- [Description of the task]
With all images left out, restate the records below exactly as written.

>>>>

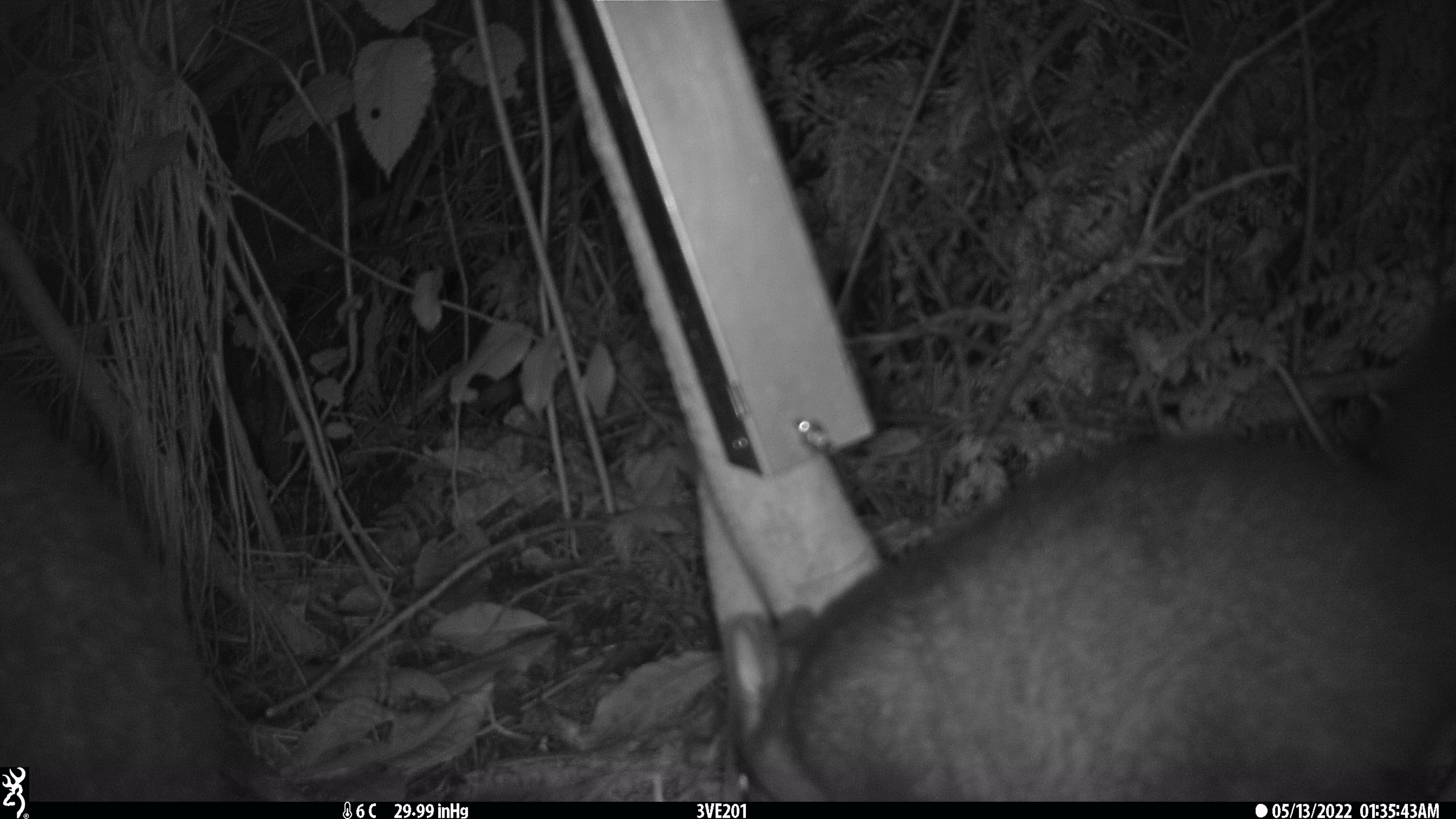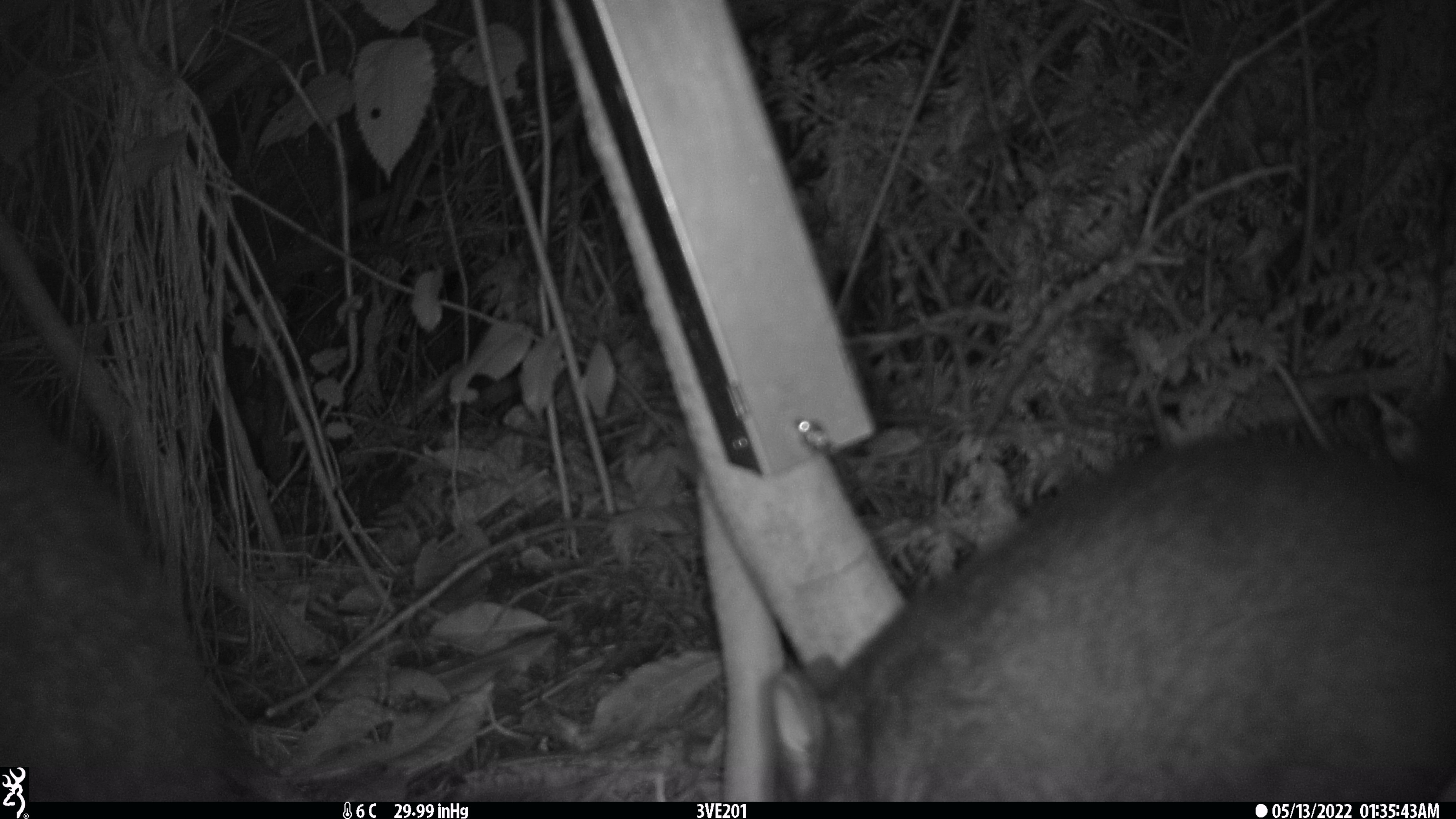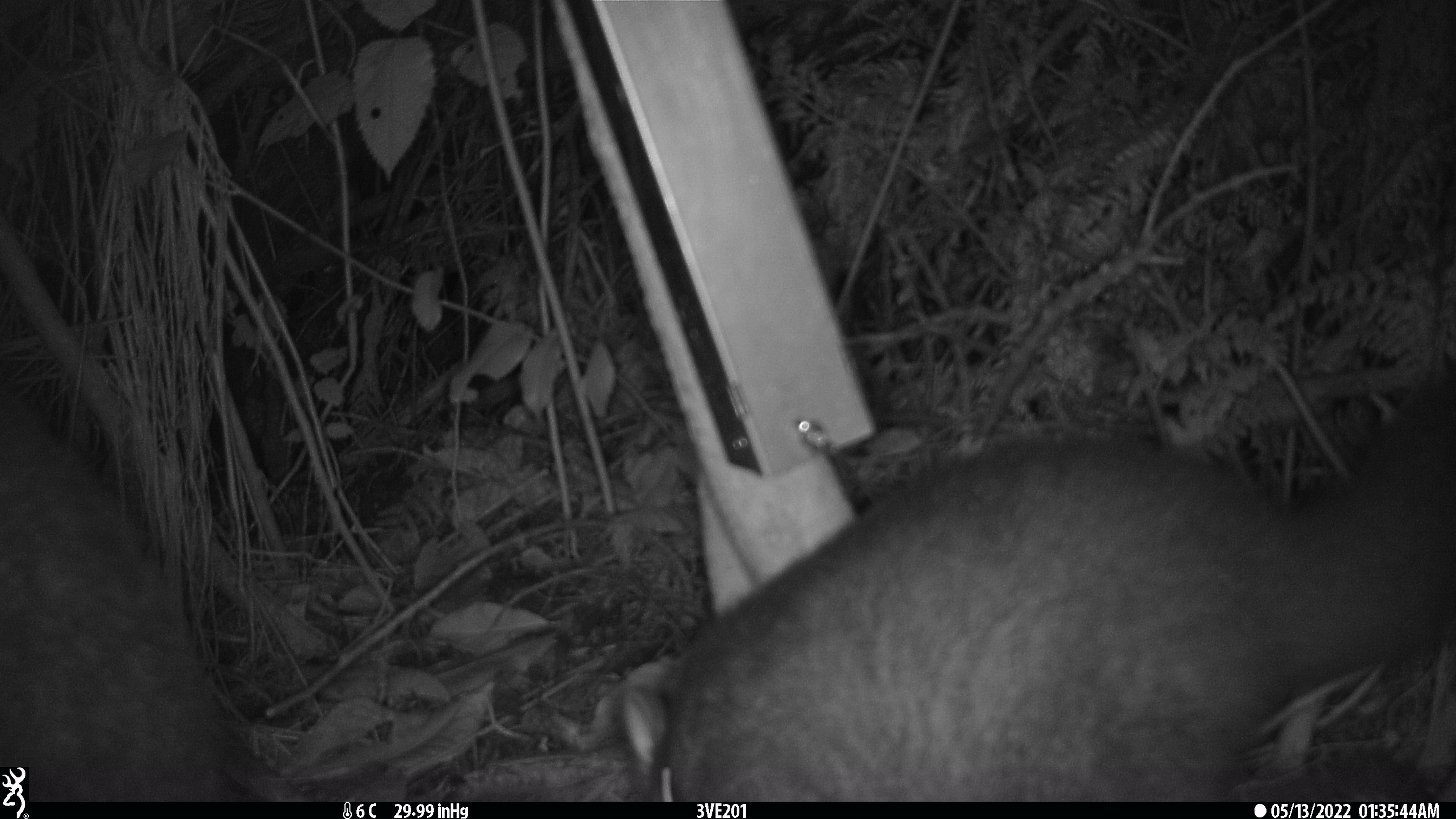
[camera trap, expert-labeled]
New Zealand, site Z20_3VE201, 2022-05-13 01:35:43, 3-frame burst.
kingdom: Animalia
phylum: Chordata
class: Mammalia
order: Diprotodontia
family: Phalangeridae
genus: Trichosurus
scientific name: Trichosurus vulpecula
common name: common brushtail possum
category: possum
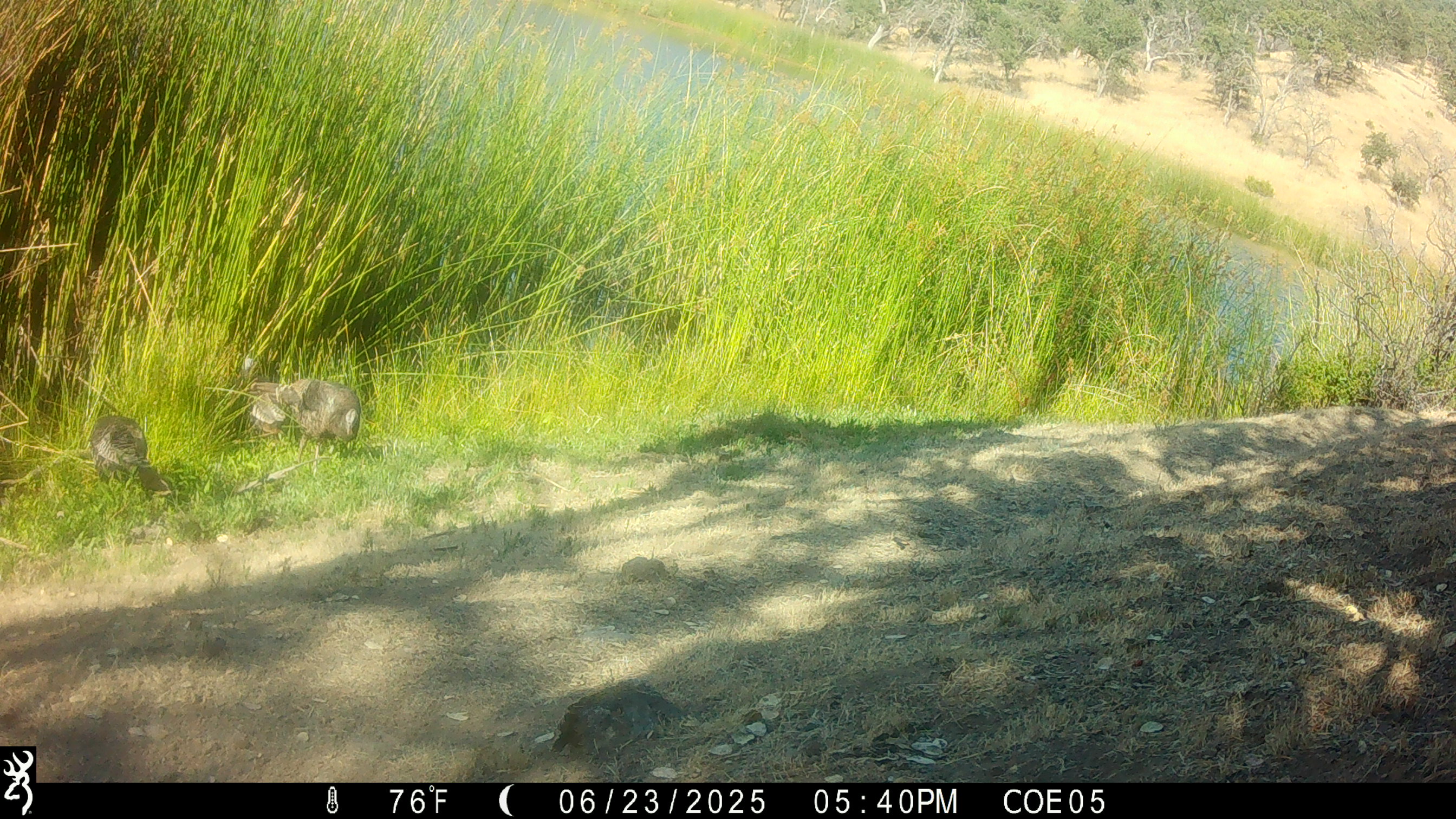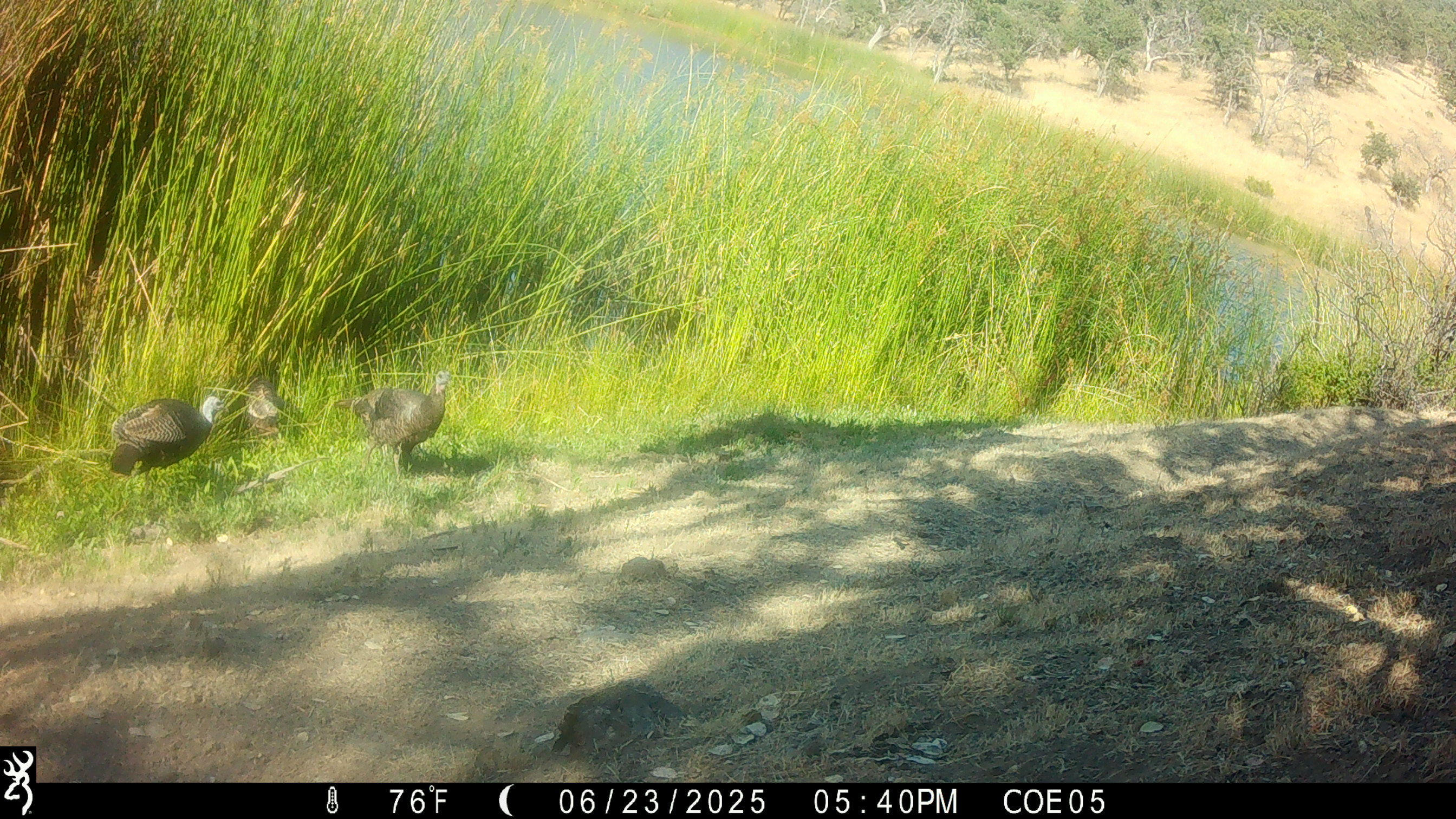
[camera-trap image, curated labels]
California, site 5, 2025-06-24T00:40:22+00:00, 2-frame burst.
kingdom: Animalia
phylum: Chordata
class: Aves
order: Galliformes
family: Phasianidae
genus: Meleagris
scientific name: Meleagris gallopavo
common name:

<<<<

- [Expected output]
[camera trap, expert-labeled]
New Zealand, site Z20_3VE201, 2022-05-13 01:35:43, 3-frame burst.
kingdom: Animalia
phylum: Chordata
class: Mammalia
order: Diprotodontia
family: Phalangeridae
genus: Trichosurus
scientific name: Trichosurus vulpecula
common name: common brushtail possum
category: possum
[camera-trap image, curated labels]
California, site 5, 2025-06-24T00:40:22+00:00, 2-frame burst.
kingdom: Animalia
phylum: Chordata
class: Aves
order: Galliformes
family: Phasianidae
genus: Meleagris
scientific name: Meleagris gallopavo
common name:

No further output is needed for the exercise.